Task directions →
Give back every record word for word, keeping the pictures out.

Data listing →

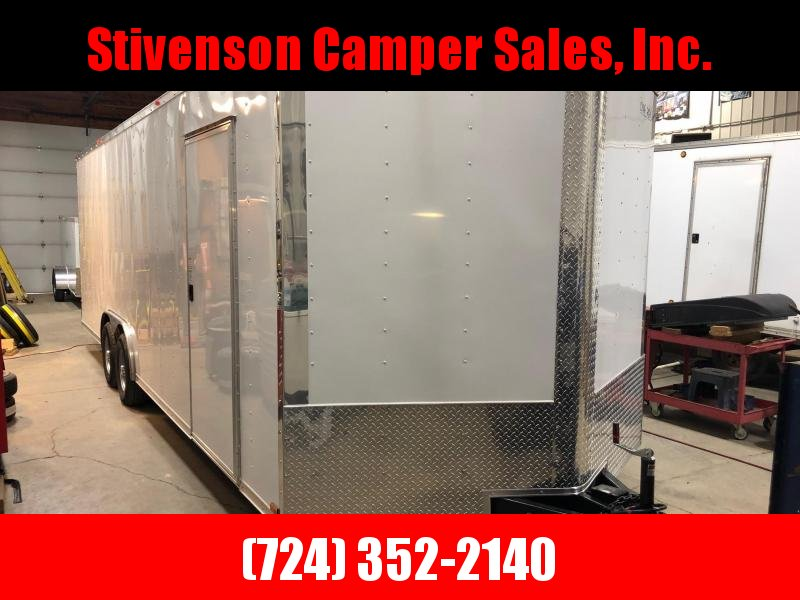2019 Cynergy Cargo ADVANCED CCL8.524TA3 Enclosed Cargo Trailer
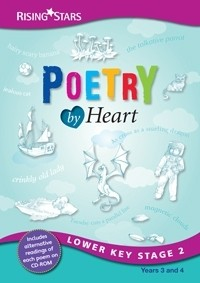 Poetry by Heart Lower Key Stage 2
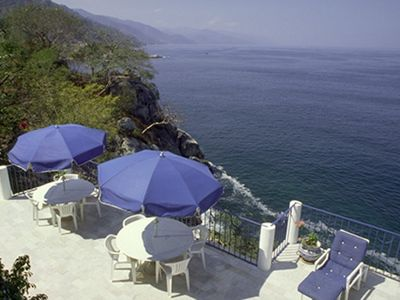 Puerto Vallarta house rental - terrace and ocean view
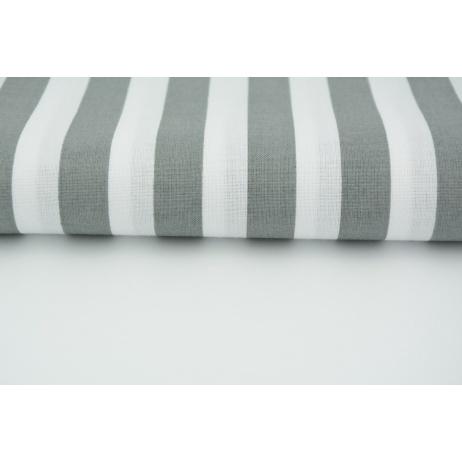 Cotton 100% dark gray stripes 15mm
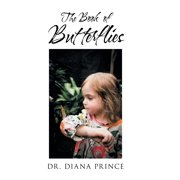 The Book of Butterflies (Hardcover)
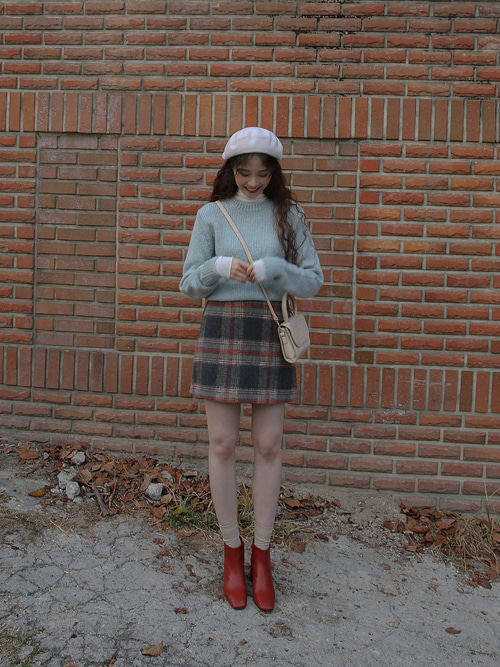 90'S WOOL CHECK MINI SKIRT(IVORY, BEIGE, BROWN, GREY 4COLORS!)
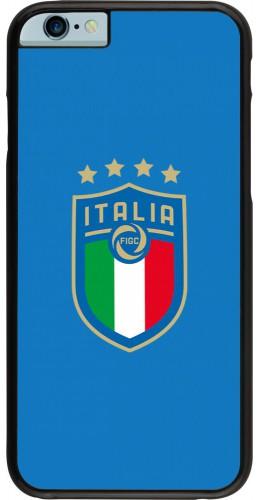 Coque iPhone 6/6s - Euro 2020 Italy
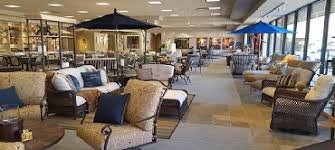 Desert Patio Home Patios Plus Furniture Outdoor Furniture U0026 Desert Patio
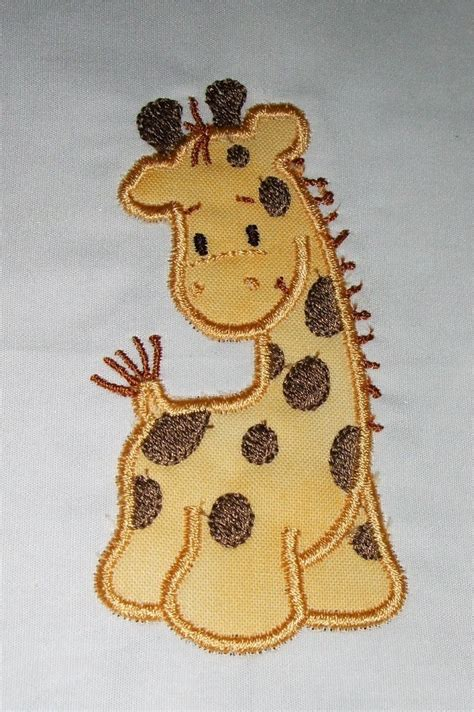 giraffe applique machine embroidery giraffe applique designs and filled design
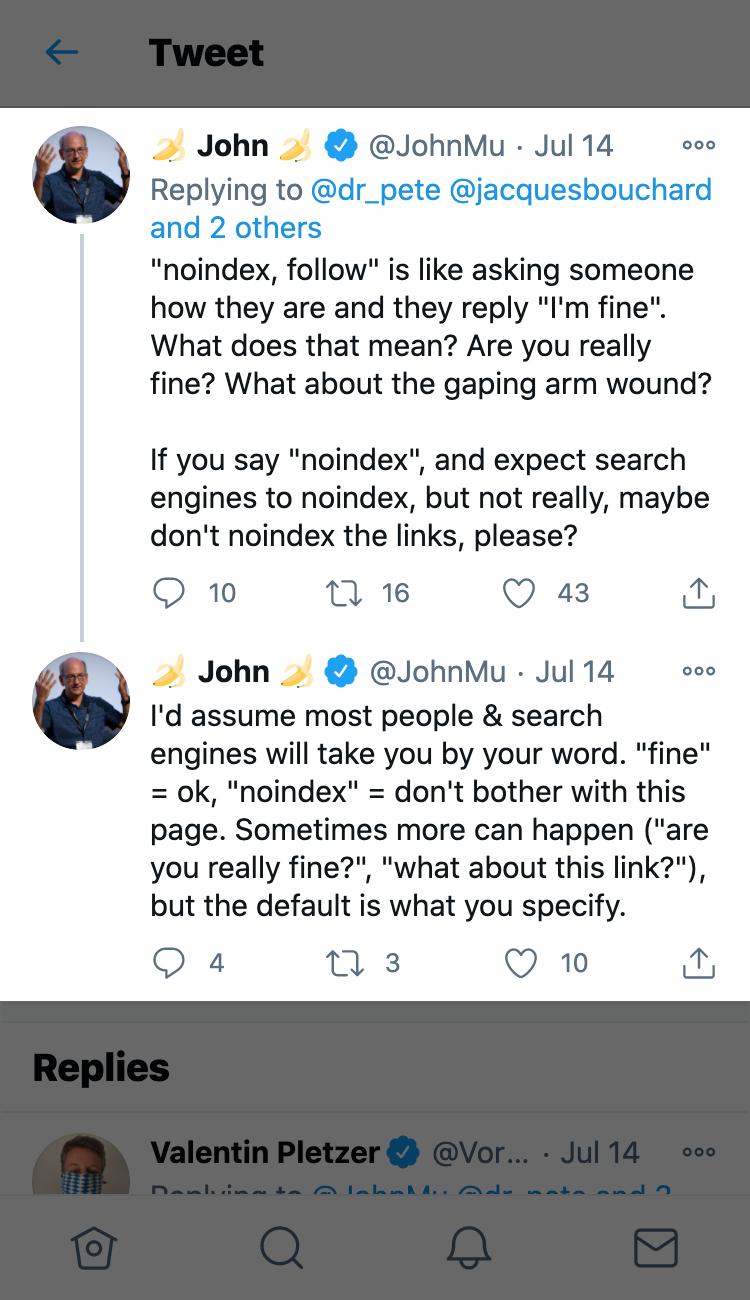 Tweet von John Mueller erklärt was genau noindex, follow bedeutet.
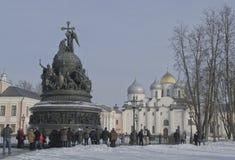 Veliky Novgorod le 22 février 2015 Monument 1000 ans de la Russie Photos libres de droits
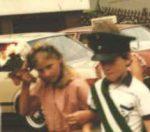 Kinderkönigspaar 1981 Uwe Klein und Christiane Berghaus (Weber)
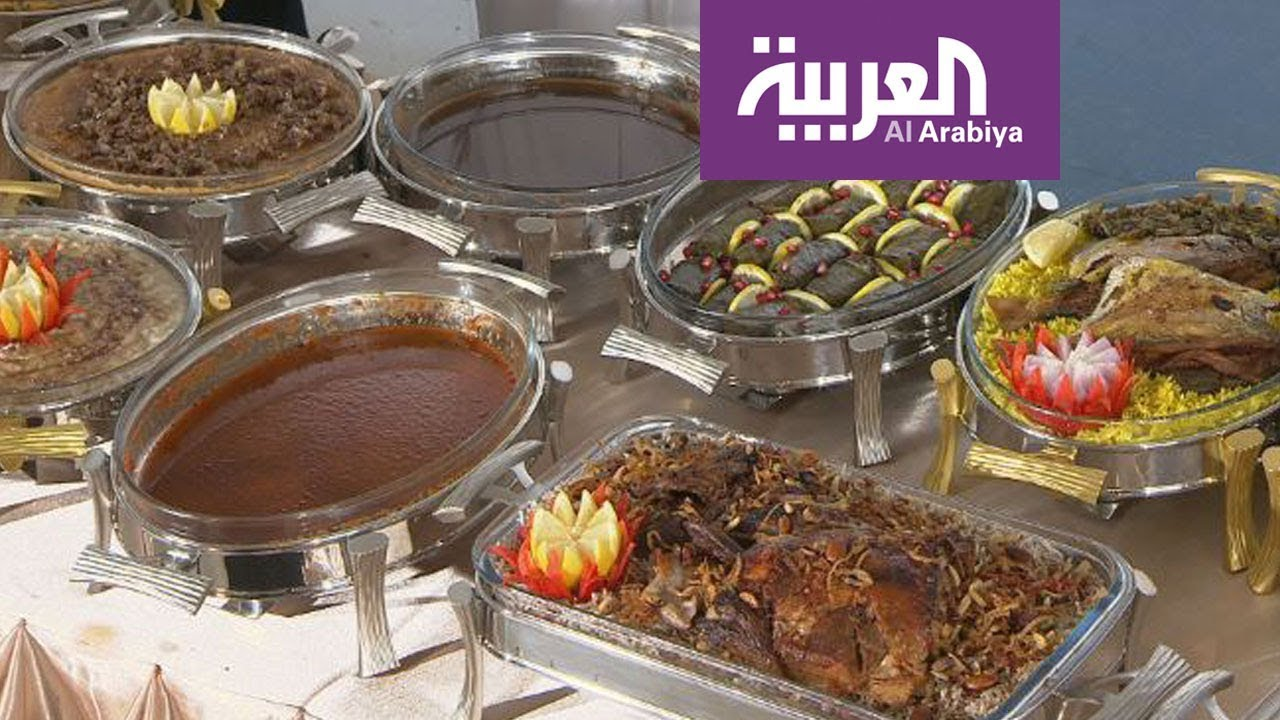 صباح العربية مائدة رمضان في الكويت Youtube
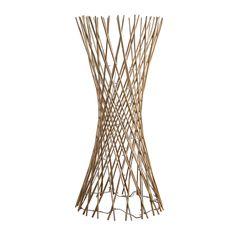 Tall Dark Brown Rattan Lattice Wicker Twig Decorative Floor Lamp Light - With 80 Warm White Fairy Lights Rattan, Wicker, Warm White Fairy Lights, Decorative Floor Lamps, Wood Sticks, Wire Shelving, Dark Wood, Led, Modern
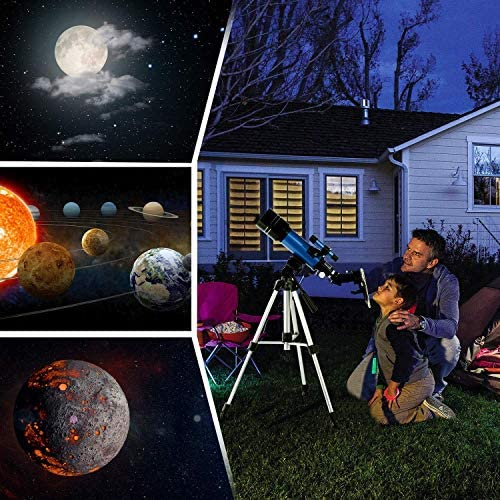 51C7qNbDOIL. AC  - TELMU Telescope, 70mm Aperture 400mm AZ Mount Astronomical Refracting Telescope Adjustable(17.7In-35.4In) Portable Travel Telescopes with Backpack, Phone Adapter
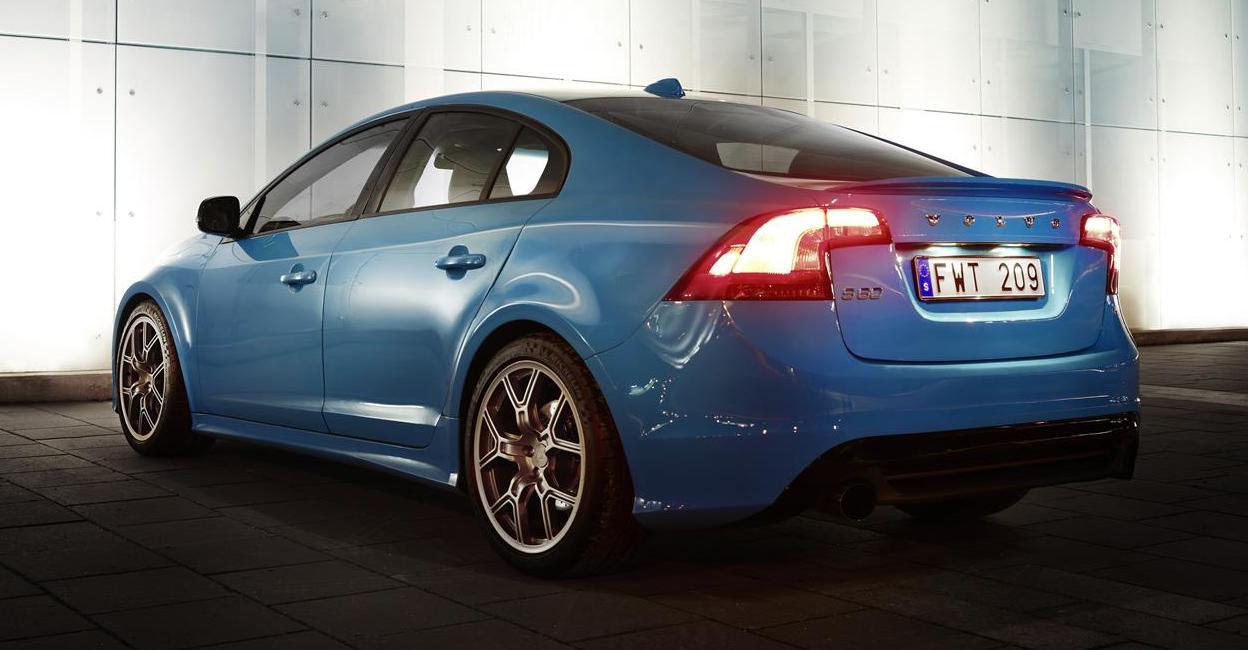 [Resim: Volvo+S60+Polestar+Perfomance+Concept+2.jpg]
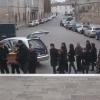 funerali-benasi_ev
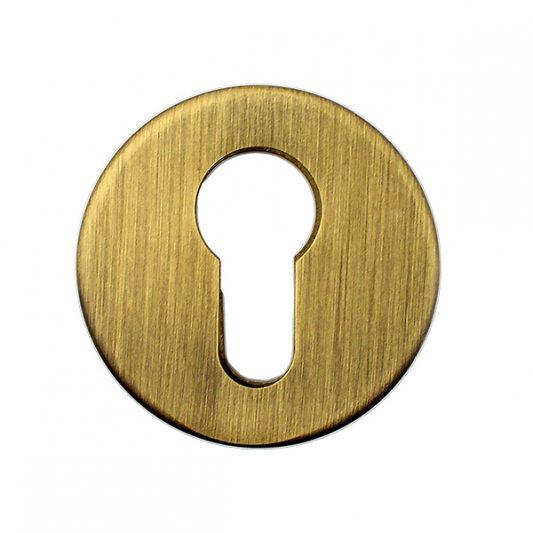 Защитная накладка на цилиндр, для входных дверей фото_4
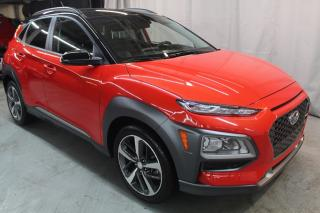 Used 2018 Hyundai KONA 1.6T TREND (COMME NEUF 23810 KM) for sale in St-Constant, QC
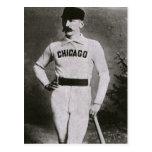 El vintage se divierte la foto del béisbol; Jugado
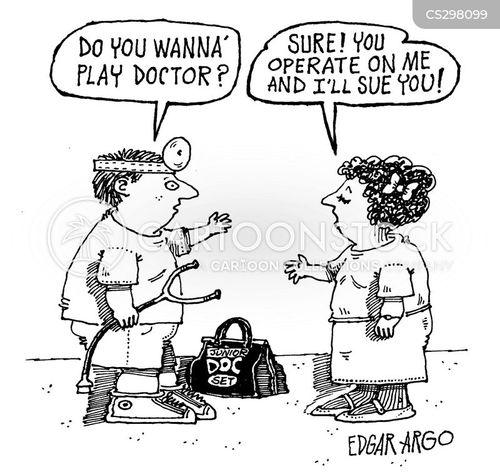 receive compensation cartoon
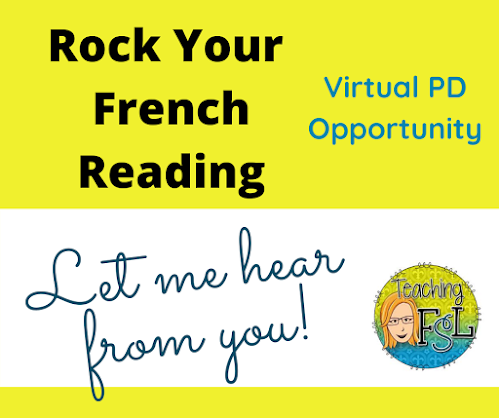 Teaching FSL's Rock Your French Reading PD session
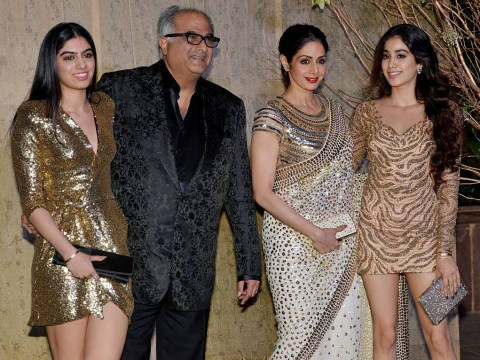 'None of it has been processed': Janhvi Kapoor admits she's still in shock after mum Sridevi's death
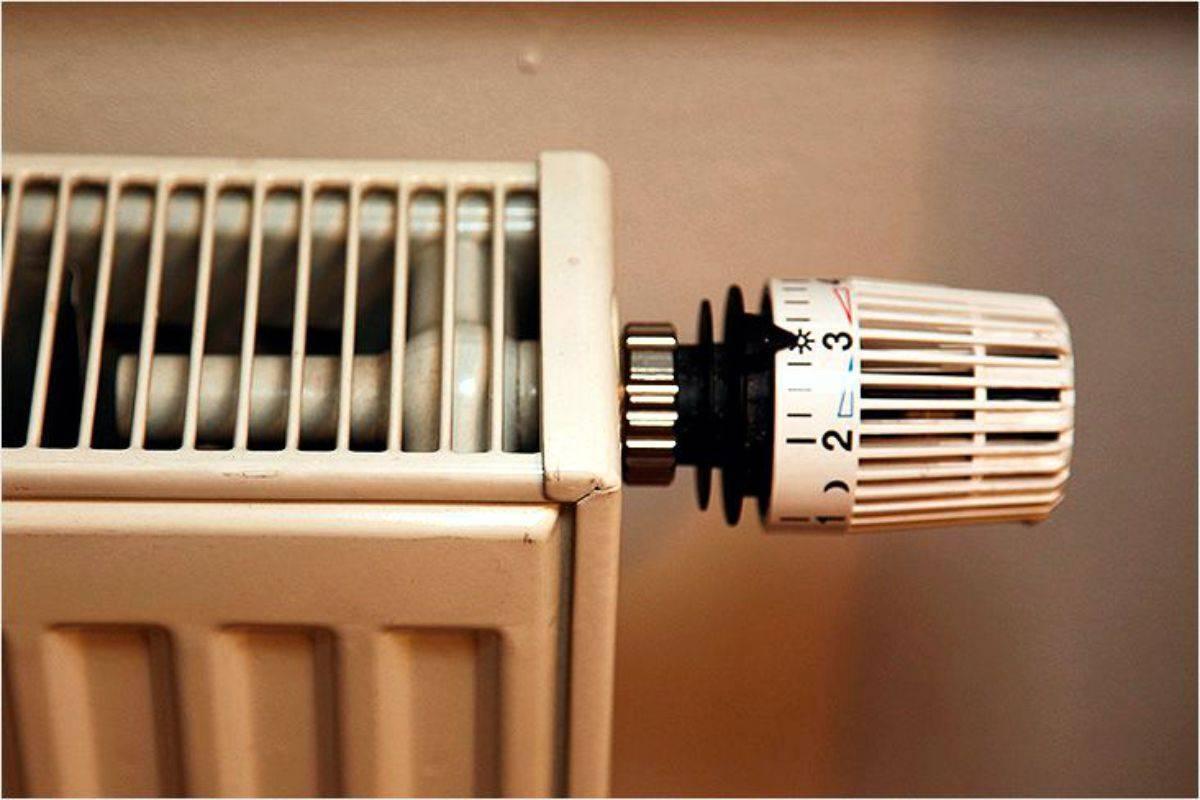Как отрегулировать батареи отопления в квартире — автоматические и механические регуляторы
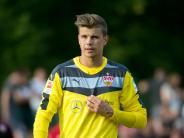 Fußball: VfB gegen Dortmund wohl mit veränderter Startelf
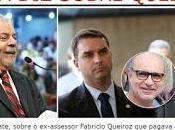 mentiras Bolsonaro doblegará Cuba Venezuela tuits]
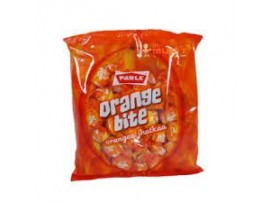PARLE ORANGE BITE 320GM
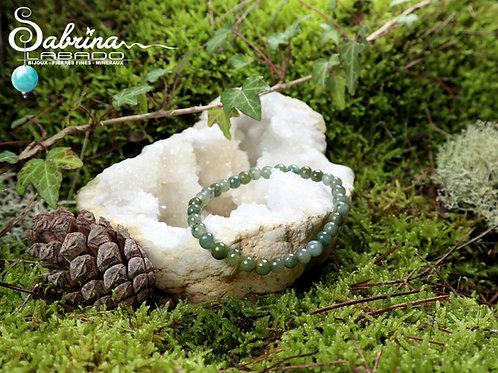 Bracelet Jade
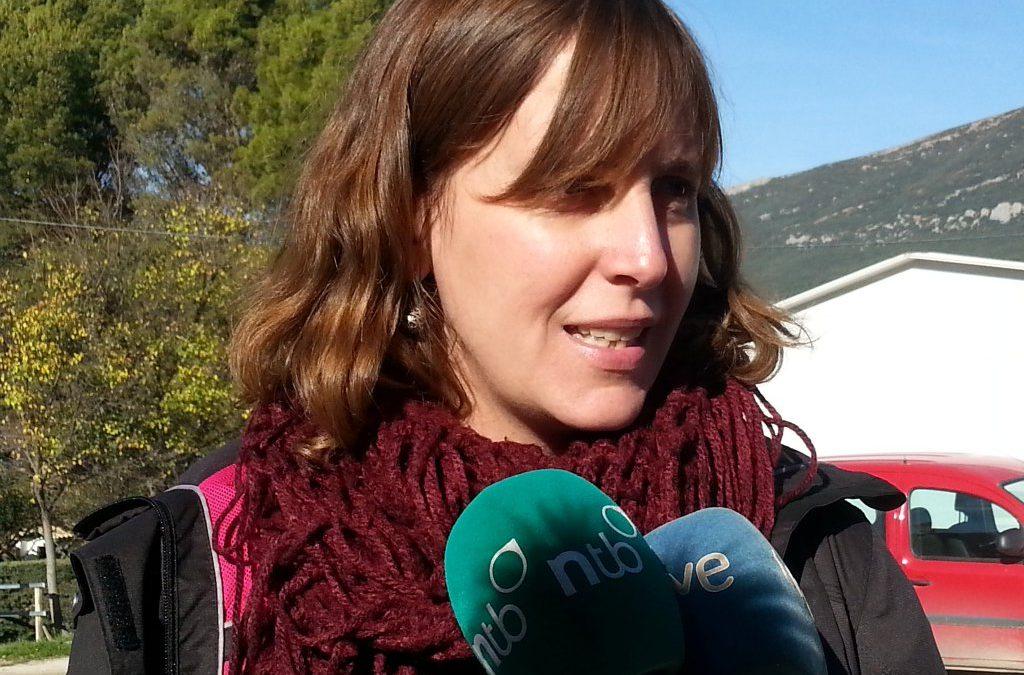 Teresa Artigas alerta que o Gubierno d'Espanya prepara una posible revisión d'o PHN que contempla trasvases entre cuencas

Your solution →
2019 Cynergy Cargo ADVANCED CCL8.524TA3 Enclosed Cargo Trailer
 Poetry by Heart Lower Key Stage 2
 Puerto Vallarta house rental - terrace and ocean view
 Cotton 100% dark gray stripes 15mm
 The Book of Butterflies (Hardcover)
 90'S WOOL CHECK MINI SKIRT(IVORY, BEIGE, BROWN, GREY 4COLORS!)
 Coque iPhone 6/6s - Euro 2020 Italy
 Desert Patio Home Patios Plus Furniture Outdoor Furniture U0026 Desert Patio
 giraffe applique machine embroidery giraffe applique designs and filled design
 Tweet von John Mueller erklärt was genau noindex, follow bedeutet.
 Veliky Novgorod le 22 février 2015 Monument 1000 ans de la Russie Photos libres de droits
 Kinderkönigspaar 1981 Uwe Klein und Christiane Berghaus (Weber)
 صباح العربية مائدة رمضان في الكويت Youtube
 Tall Dark Brown Rattan Lattice Wicker Twig Decorative Floor Lamp Light - With 80 Warm White Fairy Lights Rattan, Wicker, Warm White Fairy Lights, Decorative Floor Lamps, Wood Sticks, Wire Shelving, Dark Wood, Led, Modern
 51C7qNbDOIL. AC  - TELMU Telescope, 70mm Aperture 400mm AZ Mount Astronomical Refracting Telescope Adjustable(17.7In-35.4In) Portable Travel Telescopes with Backpack, Phone Adapter
 [Resim: Volvo+S60+Polestar+Perfomance+Concept+2.jpg]
 funerali-benasi_ev
 Защитная накладка на цилиндр, для входных дверей фото_4
 Used 2018 Hyundai KONA 1.6T TREND (COMME NEUF 23810 KM) for sale in St-Constant, QC
 El vintage se divierte la foto del béisbol; Jugado
 receive compensation cartoon
 Teaching FSL's Rock Your French Reading PD session
 'None of it has been processed': Janhvi Kapoor admits she's still in shock after mum Sridevi's death
Как отрегулировать батареи отопления в квартире — автоматические и механические регуляторы
 Fußball: VfB gegen Dortmund wohl mit veränderter Startelf
 mentiras Bolsonaro doblegará Cuba Venezuela tuits]
PARLE ORANGE BITE 320GM
 Bracelet Jade
 Teresa Artigas alerta que o Gubierno d'Espanya prepara una posible revisión d'o PHN que contempla trasvases entre cuencas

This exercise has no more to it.